The hospital has now instituted programs to reduce isolation and restraints, hospital Superintendent Kenneth Nelson told The Boston Globe. Hospital data showed that for the first three weeks of September, patients were restrained or secluded 152 times, compared to 260 times in the same period last year.

The hospital is run by the Department of Correction and houses 348 inmates. Judges often send mentally ill convicts and people facing criminal charges to Bridgewater for mental health evaluations.

The state Department of Correction stopped seeking accreditation from the Joint Commission on Accreditation of Health Care Organizations in 1994 because it felt it would cost too much to meet the group's standards for care and physical facilities. But many physicians and legislators, including state representative and psychiatric nurse Kay Khan, D-Newton, urged Bridgewater to seek national accreditation.
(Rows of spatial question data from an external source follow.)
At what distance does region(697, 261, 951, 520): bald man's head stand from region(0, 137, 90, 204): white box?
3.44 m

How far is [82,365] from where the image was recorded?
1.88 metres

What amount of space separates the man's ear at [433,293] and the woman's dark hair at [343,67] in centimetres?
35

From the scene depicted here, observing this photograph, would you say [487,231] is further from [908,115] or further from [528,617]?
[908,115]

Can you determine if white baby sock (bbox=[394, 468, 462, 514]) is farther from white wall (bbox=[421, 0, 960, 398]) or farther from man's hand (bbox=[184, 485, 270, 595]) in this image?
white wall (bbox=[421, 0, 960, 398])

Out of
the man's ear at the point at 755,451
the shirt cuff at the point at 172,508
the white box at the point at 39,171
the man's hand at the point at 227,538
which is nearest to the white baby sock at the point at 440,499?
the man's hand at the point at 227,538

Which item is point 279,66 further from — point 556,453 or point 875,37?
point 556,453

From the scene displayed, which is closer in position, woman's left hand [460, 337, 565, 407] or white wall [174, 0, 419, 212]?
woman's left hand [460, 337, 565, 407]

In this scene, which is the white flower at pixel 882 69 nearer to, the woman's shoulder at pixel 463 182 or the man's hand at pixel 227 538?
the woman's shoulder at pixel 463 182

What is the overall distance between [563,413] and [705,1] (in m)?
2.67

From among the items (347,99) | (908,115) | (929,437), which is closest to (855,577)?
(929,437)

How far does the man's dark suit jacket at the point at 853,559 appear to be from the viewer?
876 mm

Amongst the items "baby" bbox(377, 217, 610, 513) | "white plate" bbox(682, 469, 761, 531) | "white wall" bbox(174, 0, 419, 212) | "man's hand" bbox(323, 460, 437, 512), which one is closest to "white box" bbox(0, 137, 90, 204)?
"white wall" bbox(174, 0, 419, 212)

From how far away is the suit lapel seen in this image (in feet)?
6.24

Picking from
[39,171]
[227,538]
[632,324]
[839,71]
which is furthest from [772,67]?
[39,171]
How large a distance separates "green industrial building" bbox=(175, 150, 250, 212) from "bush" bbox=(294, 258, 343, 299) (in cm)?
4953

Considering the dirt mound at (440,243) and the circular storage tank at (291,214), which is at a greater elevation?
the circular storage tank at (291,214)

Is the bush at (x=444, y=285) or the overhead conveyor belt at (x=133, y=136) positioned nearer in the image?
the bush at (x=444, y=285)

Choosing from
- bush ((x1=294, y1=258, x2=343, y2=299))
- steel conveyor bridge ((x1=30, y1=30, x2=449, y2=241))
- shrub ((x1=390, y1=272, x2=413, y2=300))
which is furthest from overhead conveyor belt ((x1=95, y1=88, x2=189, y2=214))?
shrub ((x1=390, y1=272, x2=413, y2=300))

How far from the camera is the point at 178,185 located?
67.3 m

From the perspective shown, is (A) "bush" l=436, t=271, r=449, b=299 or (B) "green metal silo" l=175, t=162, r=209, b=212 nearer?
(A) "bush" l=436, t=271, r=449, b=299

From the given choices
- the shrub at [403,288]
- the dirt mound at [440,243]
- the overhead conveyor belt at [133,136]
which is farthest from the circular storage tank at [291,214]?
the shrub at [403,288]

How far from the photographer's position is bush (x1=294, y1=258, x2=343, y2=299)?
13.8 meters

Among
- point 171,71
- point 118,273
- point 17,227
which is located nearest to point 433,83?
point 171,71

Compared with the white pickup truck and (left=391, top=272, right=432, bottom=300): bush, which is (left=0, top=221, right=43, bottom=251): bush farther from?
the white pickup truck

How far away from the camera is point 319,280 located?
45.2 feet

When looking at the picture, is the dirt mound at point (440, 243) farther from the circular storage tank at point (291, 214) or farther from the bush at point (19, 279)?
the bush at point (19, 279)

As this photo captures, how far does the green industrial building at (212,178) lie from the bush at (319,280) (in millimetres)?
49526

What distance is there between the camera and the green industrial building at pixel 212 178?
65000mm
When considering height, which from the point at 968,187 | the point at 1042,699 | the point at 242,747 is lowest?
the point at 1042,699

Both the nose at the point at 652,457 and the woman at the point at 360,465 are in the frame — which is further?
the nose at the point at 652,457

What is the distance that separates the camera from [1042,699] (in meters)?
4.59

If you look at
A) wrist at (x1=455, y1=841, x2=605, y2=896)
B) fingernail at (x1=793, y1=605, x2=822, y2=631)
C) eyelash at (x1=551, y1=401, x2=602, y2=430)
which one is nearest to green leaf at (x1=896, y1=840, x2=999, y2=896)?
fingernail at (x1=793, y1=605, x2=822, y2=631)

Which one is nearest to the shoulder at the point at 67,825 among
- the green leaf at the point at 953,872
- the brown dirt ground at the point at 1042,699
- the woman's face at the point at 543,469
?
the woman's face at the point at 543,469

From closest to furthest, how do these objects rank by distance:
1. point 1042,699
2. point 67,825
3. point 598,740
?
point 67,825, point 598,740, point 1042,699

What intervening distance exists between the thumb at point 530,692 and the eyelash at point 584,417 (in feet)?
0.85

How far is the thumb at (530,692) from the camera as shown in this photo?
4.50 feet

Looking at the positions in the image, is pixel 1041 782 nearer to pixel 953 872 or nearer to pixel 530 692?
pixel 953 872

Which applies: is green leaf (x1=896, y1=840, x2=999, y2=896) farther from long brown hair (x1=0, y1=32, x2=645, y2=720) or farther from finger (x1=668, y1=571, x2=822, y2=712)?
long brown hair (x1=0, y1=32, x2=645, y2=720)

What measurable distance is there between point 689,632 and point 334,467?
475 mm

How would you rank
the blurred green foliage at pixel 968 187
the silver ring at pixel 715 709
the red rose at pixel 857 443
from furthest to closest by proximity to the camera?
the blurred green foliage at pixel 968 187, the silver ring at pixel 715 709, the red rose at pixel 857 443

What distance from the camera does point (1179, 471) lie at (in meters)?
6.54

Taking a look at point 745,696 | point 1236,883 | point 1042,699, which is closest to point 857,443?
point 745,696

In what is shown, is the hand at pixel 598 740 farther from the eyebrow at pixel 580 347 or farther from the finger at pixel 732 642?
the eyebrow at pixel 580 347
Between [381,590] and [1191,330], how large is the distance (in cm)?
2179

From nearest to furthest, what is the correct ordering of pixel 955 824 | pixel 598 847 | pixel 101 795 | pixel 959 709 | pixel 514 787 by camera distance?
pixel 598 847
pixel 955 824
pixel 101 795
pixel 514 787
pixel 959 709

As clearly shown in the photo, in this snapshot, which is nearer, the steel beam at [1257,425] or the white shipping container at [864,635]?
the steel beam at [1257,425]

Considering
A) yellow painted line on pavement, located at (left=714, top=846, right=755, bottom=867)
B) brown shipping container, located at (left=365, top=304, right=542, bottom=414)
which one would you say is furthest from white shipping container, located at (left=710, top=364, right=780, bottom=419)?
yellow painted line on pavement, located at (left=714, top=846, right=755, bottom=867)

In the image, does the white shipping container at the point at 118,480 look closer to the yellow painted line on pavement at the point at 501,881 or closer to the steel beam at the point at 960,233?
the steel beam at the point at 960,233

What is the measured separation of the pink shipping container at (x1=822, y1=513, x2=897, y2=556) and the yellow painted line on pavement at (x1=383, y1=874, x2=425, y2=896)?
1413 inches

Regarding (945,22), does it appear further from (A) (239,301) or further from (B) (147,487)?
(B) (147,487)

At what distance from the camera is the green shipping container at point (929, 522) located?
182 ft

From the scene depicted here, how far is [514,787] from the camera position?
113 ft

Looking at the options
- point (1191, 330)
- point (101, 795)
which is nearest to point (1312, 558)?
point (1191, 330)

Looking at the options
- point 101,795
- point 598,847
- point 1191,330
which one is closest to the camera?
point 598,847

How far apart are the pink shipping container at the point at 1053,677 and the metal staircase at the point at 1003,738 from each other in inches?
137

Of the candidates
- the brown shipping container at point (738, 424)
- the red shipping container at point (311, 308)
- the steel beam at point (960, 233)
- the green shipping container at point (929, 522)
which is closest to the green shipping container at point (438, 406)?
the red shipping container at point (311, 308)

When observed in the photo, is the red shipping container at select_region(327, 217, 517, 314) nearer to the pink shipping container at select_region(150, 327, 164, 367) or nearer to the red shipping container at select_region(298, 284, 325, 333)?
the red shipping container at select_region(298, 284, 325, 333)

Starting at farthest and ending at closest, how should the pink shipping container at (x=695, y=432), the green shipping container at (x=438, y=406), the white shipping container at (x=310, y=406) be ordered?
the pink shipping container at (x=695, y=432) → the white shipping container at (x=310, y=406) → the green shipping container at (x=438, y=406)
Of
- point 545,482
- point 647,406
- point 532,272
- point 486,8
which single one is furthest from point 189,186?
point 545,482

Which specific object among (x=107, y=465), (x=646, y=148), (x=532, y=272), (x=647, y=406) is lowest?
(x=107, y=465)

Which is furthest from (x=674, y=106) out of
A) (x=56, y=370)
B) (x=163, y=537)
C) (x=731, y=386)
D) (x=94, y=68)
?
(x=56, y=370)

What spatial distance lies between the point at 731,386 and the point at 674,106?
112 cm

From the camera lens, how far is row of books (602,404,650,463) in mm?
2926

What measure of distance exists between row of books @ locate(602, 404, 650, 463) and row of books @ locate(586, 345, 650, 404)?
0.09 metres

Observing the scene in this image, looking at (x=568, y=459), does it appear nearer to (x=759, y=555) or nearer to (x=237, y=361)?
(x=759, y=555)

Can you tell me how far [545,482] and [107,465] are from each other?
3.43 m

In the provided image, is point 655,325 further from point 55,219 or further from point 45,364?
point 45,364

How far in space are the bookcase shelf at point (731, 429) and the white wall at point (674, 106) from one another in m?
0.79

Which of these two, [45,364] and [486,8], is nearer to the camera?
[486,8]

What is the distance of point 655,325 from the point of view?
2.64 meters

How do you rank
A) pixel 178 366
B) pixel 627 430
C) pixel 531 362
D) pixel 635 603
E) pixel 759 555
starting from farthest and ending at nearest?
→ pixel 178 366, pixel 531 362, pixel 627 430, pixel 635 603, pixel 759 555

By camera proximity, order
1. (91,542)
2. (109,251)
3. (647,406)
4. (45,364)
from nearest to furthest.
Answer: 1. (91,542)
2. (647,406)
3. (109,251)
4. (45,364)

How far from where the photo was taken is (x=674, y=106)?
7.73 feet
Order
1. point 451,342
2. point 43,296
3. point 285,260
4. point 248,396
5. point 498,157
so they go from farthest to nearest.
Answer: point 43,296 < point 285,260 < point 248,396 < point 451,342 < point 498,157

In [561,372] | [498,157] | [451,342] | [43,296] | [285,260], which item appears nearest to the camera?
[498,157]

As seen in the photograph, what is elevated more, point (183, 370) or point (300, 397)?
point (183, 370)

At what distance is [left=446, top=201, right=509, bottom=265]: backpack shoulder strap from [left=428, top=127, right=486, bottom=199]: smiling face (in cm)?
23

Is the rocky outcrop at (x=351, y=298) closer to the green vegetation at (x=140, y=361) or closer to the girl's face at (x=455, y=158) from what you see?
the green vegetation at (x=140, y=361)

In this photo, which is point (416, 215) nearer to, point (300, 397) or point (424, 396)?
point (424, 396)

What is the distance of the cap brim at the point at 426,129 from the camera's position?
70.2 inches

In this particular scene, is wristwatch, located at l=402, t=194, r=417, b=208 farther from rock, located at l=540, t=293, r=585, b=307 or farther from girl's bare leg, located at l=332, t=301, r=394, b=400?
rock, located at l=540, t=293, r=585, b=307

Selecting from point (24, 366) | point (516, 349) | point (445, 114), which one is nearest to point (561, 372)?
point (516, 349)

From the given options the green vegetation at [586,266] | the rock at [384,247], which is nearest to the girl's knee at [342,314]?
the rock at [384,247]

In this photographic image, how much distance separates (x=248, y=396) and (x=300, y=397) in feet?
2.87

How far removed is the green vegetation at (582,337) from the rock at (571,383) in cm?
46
In 1997, the hospital decided to do so and has been working since that time to improve care.

On its first review, the joint commission granted Bridgewater accreditation earlier this year, as long as the hospital improved in several areas. Nelson said the hospital had to meet 700 joint commission standards, and had troubles with just 10 of them, mostly about the use of restraints and seclusion.

Joint commission reviewers, who visited the hospital last year, said prisoners were sometimes placed in tiny, locked rooms or strapped to their beds when they "refuse their medications" or because they have a "history of self-abuse," according to a Feb. 12 report obtained by the Globe.

The joint commission also found that during one month, prisoners were secluded for an average of 29 hours each, even if they were quiet and calm.

Reviewers recommended that mentally ill inmates should be secluded or restrained only if they were in danger of hurting themselves or another prisoner or employee.

In a follow-up report last month, reviewers said the hospital has improved, but needed to show more progress in four months or risk losing its accreditation.

Nelson said the new policies ensure that only licensed health care workers can restrain or seclude a patient. Restrained and secluded patients are also checked every 10 minutes, rather than every three hours, to determine whether they are calm enough to be freed, Nelson said.

"If a patient assaults another patient, a guard can put him in handcuffs, bring him to the intensive treatment unit, and have a clinical person assess him," he said. "Upper management is doing the training, so employees get the message from us about how important this is."